Today's equivalent of Julia Childs?
- chowser Jan 12, 2009 03:05 PM
I was at the newly remodeled Smithsonian American History Museum where they have Julia Child's kitchen. I overheard a little girl ask who Julia Child's was and her mom replied, "She's just like Rachel Ray." Ow, not really. But, I was talking about it with my friend and she asked, "Who is the equivalent of Julia Childs today?" Is there any female chef, who has that level of fame, outside the culinary world, and is really a chef? Someone that the average child would know as well as she knows Rachel Ray or Sandra Lee?
I have to tell you that I wish you'd not quoted the woman you overheard: this is an interesting question but I bet a lot of this thread is going to focus on how Rachel Ray is not like Julia Child rather than the true question.
You're also going to get strenuous objections about using the term "Chef" with Julia Child. (Brought to you by the same folks who took issue with someone attaching the term to a 5 year old in an internet video.) She didn't ever run a restaurant nor did she claim to be a chef. The criteria of "is really a chef" isn't really appropriate.
Given that, I think this is a particularly hard question to answer in that Julia Child's gift was introducing a form of cooking to the American home cook that they hadn't had access to previously and making it something the home cook could do. Apart from the folks on The Food Network, I can't think of a woman who would be well known across our society on that kind of level. There are many, many talented and gifted women cooking all over the place and several of them are on television (I don't like all of their shows, but they're on TV) but I can't think of any who seem to have moved beyond that to near universal recognition and who teach the kinds of things that Child taught.
I hope it doesn't become a RR bashing thread because it's not what I intended. RR has her place but I don't think sh'es a modern day Julia Childs and I'm sure she'd be one of the first to say so. The more I thought about it, it seemed that the famous cooks we have these days, at least as women go, are more food assemblers.
When they made Julia Child they broke the mold.
I think of her as a cooking teacher.
On the Food Network the closest woman I can think of would be Ina Garten who seems to teach a bit, and before that perhaps Sarah Moulton. Neither introduced a new cuisine but they do try to instruct. When Gale Gand had a show on the FN, she too tried to instruct.

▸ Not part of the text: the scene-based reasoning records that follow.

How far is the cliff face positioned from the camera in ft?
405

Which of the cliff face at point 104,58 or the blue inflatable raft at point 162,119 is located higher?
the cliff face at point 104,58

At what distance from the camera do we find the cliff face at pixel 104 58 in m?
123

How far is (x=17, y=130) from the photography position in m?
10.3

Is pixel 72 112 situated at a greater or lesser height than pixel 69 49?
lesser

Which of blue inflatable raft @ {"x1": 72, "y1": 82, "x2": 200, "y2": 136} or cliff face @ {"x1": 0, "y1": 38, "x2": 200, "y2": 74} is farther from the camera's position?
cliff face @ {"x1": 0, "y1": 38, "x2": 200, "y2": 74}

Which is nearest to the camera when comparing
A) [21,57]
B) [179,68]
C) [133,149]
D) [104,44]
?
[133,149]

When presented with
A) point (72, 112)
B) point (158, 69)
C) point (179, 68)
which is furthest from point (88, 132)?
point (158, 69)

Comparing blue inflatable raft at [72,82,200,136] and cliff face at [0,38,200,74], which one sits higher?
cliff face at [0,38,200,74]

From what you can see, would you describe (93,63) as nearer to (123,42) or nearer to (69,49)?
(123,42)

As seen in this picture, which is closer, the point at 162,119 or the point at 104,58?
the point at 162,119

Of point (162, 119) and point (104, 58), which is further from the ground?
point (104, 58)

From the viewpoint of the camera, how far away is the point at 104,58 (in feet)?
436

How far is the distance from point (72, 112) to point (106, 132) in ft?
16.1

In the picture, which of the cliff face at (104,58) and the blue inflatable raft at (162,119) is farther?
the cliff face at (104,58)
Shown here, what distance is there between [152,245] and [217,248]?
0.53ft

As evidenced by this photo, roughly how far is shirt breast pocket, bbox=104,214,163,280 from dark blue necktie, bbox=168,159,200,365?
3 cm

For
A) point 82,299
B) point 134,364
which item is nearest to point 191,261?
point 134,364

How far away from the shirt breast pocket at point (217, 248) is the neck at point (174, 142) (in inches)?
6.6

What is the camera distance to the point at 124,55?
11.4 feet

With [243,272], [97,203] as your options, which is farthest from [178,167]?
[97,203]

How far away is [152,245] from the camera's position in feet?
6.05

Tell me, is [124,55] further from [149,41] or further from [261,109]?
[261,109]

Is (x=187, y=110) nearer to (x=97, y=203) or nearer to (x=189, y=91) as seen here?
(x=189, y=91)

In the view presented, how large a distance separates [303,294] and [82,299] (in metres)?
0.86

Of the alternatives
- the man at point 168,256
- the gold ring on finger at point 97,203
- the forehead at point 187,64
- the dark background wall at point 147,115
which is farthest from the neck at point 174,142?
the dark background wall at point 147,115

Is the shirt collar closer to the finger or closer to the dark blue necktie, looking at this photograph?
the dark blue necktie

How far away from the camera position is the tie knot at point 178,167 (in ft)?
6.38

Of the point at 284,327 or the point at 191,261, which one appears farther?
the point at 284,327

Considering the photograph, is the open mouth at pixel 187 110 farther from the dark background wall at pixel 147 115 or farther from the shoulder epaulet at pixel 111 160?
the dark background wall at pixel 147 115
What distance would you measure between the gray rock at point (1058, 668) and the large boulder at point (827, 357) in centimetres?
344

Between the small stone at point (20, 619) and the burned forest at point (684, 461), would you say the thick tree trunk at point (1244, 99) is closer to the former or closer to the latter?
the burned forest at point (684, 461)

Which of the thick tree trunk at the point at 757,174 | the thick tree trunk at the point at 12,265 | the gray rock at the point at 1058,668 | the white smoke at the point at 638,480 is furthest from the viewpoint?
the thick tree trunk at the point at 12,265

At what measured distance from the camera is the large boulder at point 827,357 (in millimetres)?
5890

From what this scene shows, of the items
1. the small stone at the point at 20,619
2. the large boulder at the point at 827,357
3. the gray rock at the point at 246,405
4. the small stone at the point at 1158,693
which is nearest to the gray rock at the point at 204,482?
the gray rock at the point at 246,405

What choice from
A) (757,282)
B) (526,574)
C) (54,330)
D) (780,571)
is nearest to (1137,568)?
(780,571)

On PBS, Lidia Bastianich does a nice job teaching Italian-American cuisine. She's good.
No one can really replicate what Julia did. I remember when this country was obsessed with new-fangled processed foods... and Julia encouraged home cooks to use fresh ingredients like cloves of garlic instead of garlic powder, and fresh string beans instead of canned... My goodness what breakthroughs! I don't think our society is like that anymore. The availability and knowledge of fresh ingredients has developed over the years and become much more commonplace.
I miss her.
Can't think of a female. If sex is taken out of the equation, Emeril has probably been the most widely recognized over the past decade or so. I think he's already fading away though.
As with an earlier post, I think Lidia Bastianich comes closest to Julia Child. She has the same warm, unpretentiousness, the love of sharing good food. They both instill a sense confidence in that as long as one cook with care, the food will come out delicious. I get the same sense watching Jacques Pepin. All three are natural teachers.
These are dramatically different times, as others have noted. Child took the post-war convenience cooks, who were taking advantage of frozen and prepared foods and introducing them to a different way of thinking about food. It wasn't just preparing things from scratch, most of her viewers grew up with mothers who cooked from scratch, but it was about an appreciation of the European attitude towards food, buying produce and breads fresh daily, making stocks and learning to savor the meal from the preparation stage to eating.
Today, we're overwhelmed with cooking shows and it's become a world of specialists -- not necessarily to the benefit of the viewer. However, the viewing public, while more sophisticated than in the '60's has mostly gone back to convenience cooking.